Bopping about one day on my various blogs, I saw an add for an IQ site. You know how sites these days are able to target ads toward those who would be most interested? I wasn’t sure how to take this. It asked a question “What is the capital of Ontario?” which for me, of course, is easy: but it also irritated me no end. It was an ad for an “IQ Test” website. But such a question is not an indicator of “intelligence”: not in the least. It is a measure of general geographic knowledge, or perhaps a person’s capacity to memorize: but not intelligence.
What annoyed me is that this kind of error is being propagated and institutionalized through the advertising media… that “intelligence” can be replaced by “memorizing facts”. It’s been in the works for a long time, but that does not mean that it is correct. At one time I would have said it was due to the laziness of teachers: they’re more interested in teaching facts than in teaching how to reason through a problem. But it comes into testing: it’s a lot easier to mark a multiple choice quiz where every answer is choice between right or wrong, rather than a set of answers that have to be read and explored. But I note that it is also a product of students. These days, they would rather memorize than learn.
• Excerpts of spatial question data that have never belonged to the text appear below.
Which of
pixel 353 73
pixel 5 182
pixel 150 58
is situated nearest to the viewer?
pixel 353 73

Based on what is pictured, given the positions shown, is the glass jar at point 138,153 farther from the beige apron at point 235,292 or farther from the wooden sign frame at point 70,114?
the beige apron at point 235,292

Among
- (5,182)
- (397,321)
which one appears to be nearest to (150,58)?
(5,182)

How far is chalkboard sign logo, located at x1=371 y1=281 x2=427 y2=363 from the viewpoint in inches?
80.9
It’s easier on the student side as well.
When I teach, I don’t teach memorization. I teach how to answer a question. And, no surprises, but it has come back to haunt me.
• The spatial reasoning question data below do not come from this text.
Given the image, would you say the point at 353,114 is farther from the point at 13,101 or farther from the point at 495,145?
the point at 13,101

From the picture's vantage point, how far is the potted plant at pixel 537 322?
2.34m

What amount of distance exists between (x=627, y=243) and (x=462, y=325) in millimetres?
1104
A few weeks ago I came on one of those “rate your teachers” websites that allows students to describe what they liked and did not like about their professors. I taught undergraduate geography and GIS classes at the University of Central Arkansas for a few years, and I was surprised to find that some of the students had “rated” me. Their biggest criticism was that I took too long to get them their grades back on exams: probably because I had to actually read through the “stuff” they had written on their exams. I did use some multiple choice, because that’s what they wanted: but I also used written material. If they actually learned in the class, they did better because of it.